PROBLEM REQUIREMENTS: Give the data again in full, with every character unchanged.

(EXERCISE INPUT Opens)

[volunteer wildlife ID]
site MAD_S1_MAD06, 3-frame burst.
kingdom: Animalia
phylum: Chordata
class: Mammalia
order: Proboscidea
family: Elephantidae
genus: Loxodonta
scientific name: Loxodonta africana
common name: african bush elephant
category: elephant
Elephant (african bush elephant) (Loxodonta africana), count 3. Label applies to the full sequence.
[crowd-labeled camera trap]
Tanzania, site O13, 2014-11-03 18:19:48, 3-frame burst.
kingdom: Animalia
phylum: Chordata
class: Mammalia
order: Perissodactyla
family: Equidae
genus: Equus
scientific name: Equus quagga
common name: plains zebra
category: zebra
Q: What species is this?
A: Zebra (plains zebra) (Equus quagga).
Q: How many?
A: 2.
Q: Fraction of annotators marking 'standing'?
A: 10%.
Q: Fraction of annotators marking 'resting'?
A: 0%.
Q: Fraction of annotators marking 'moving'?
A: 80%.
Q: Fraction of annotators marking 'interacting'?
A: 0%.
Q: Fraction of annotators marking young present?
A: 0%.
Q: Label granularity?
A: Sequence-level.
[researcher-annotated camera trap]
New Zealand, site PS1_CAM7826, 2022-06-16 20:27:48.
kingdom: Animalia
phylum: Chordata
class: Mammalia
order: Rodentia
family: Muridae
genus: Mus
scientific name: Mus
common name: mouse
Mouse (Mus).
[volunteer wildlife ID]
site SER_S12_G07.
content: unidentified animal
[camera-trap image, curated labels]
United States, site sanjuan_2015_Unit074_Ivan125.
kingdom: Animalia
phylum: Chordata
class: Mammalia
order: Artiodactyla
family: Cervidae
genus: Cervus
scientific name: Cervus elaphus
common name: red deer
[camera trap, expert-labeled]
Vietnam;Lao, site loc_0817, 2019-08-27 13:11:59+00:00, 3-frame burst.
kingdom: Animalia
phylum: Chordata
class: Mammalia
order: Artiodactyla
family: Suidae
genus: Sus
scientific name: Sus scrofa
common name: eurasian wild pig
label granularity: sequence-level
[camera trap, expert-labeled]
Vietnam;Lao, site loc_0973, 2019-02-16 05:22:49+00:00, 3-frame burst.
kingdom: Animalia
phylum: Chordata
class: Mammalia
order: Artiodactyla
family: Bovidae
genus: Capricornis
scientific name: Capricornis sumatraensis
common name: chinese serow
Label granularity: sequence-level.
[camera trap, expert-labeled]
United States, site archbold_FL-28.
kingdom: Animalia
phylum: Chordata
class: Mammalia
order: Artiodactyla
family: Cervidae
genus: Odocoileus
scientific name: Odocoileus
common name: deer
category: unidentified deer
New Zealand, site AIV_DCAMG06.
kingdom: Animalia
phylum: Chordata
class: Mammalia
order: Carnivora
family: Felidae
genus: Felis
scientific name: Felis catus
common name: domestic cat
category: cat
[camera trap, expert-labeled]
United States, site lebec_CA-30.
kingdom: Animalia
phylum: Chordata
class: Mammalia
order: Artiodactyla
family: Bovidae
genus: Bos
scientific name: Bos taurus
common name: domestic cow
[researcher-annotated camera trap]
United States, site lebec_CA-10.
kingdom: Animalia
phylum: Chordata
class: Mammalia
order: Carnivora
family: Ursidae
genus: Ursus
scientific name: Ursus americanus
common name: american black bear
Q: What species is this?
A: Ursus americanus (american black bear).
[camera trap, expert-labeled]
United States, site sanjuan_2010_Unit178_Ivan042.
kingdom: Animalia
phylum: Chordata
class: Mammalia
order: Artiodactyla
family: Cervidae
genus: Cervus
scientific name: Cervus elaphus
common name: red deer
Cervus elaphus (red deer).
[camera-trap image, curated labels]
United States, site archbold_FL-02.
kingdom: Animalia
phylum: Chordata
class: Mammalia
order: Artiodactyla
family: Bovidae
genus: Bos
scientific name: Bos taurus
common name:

(EXERCISE INPUT Closes)

REPLY:
[volunteer wildlife ID]
site MAD_S1_MAD06, 3-frame burst.
kingdom: Animalia
phylum: Chordata
class: Mammalia
order: Proboscidea
family: Elephantidae
genus: Loxodonta
scientific name: Loxodonta africana
common name: african bush elephant
category: elephant
Elephant (african bush elephant) (Loxodonta africana), count 3. Label applies to the full sequence.
[crowd-labeled camera trap]
Tanzania, site O13, 2014-11-03 18:19:48, 3-frame burst.
kingdom: Animalia
phylum: Chordata
class: Mammalia
order: Perissodactyla
family: Equidae
genus: Equus
scientific name: Equus quagga
common name: plains zebra
category: zebra
Q: What species is this?
A: Zebra (plains zebra) (Equus quagga).
Q: How many?
A: 2.
Q: Fraction of annotators marking 'standing'?
A: 10%.
Q: Fraction of annotators marking 'resting'?
A: 0%.
Q: Fraction of annotators marking 'moving'?
A: 80%.
Q: Fraction of annotators marking 'interacting'?
A: 0%.
Q: Fraction of annotators marking young present?
A: 0%.
Q: Label granularity?
A: Sequence-level.
[researcher-annotated camera trap]
New Zealand, site PS1_CAM7826, 2022-06-16 20:27:48.
kingdom: Animalia
phylum: Chordata
class: Mammalia
order: Rodentia
family: Muridae
genus: Mus
scientific name: Mus
common name: mouse
Mouse (Mus).
[volunteer wildlife ID]
site SER_S12_G07.
content: unidentified animal
[camera-trap image, curated labels]
United States, site sanjuan_2015_Unit074_Ivan125.
kingdom: Animalia
phylum: Chordata
class: Mammalia
order: Artiodactyla
family: Cervidae
genus: Cervus
scientific name: Cervus elaphus
common name: red deer
[camera trap, expert-labeled]
Vietnam;Lao, site loc_0817, 2019-08-27 13:11:59+00:00, 3-frame burst.
kingdom: Animalia
phylum: Chordata
class: Mammalia
order: Artiodactyla
family: Suidae
genus: Sus
scientific name: Sus scrofa
common name: eurasian wild pig
label granularity: sequence-level
[camera trap, expert-labeled]
Vietnam;Lao, site loc_0973, 2019-02-16 05:22:49+00:00, 3-frame burst.
kingdom: Animalia
phylum: Chordata
class: Mammalia
order: Artiodactyla
family: Bovidae
genus: Capricornis
scientific name: Capricornis sumatraensis
common name: chinese serow
Label granularity: sequence-level.
[camera trap, expert-labeled]
United States, site archbold_FL-28.
kingdom: Animalia
phylum: Chordata
class: Mammalia
order: Artiodactyla
family: Cervidae
genus: Odocoileus
scientific name: Odocoileus
common name: deer
category: unidentified deer
New Zealand, site AIV_DCAMG06.
kingdom: Animalia
phylum: Chordata
class: Mammalia
order: Carnivora
family: Felidae
genus: Felis
scientific name: Felis catus
common name: domestic cat
category: cat
[camera trap, expert-labeled]
United States, site lebec_CA-30.
kingdom: Animalia
phylum: Chordata
class: Mammalia
order: Artiodactyla
family: Bovidae
genus: Bos
scientific name: Bos taurus
common name: domestic cow
[researcher-annotated camera trap]
United States, site lebec_CA-10.
kingdom: Animalia
phylum: Chordata
class: Mammalia
order: Carnivora
family: Ursidae
genus: Ursus
scientific name: Ursus americanus
common name: american black bear
Q: What species is this?
A: Ursus americanus (american black bear).
[camera trap, expert-labeled]
United States, site sanjuan_2010_Unit178_Ivan042.
kingdom: Animalia
phylum: Chordata
class: Mammalia
order: Artiodactyla
family: Cervidae
genus: Cervus
scientific name: Cervus elaphus
common name: red deer
Cervus elaphus (red deer).
[camera-trap image, curated labels]
United States, site archbold_FL-02.
kingdom: Animalia
phylum: Chordata
class: Mammalia
order: Artiodactyla
family: Bovidae
genus: Bos
scientific name: Bos taurus
common name:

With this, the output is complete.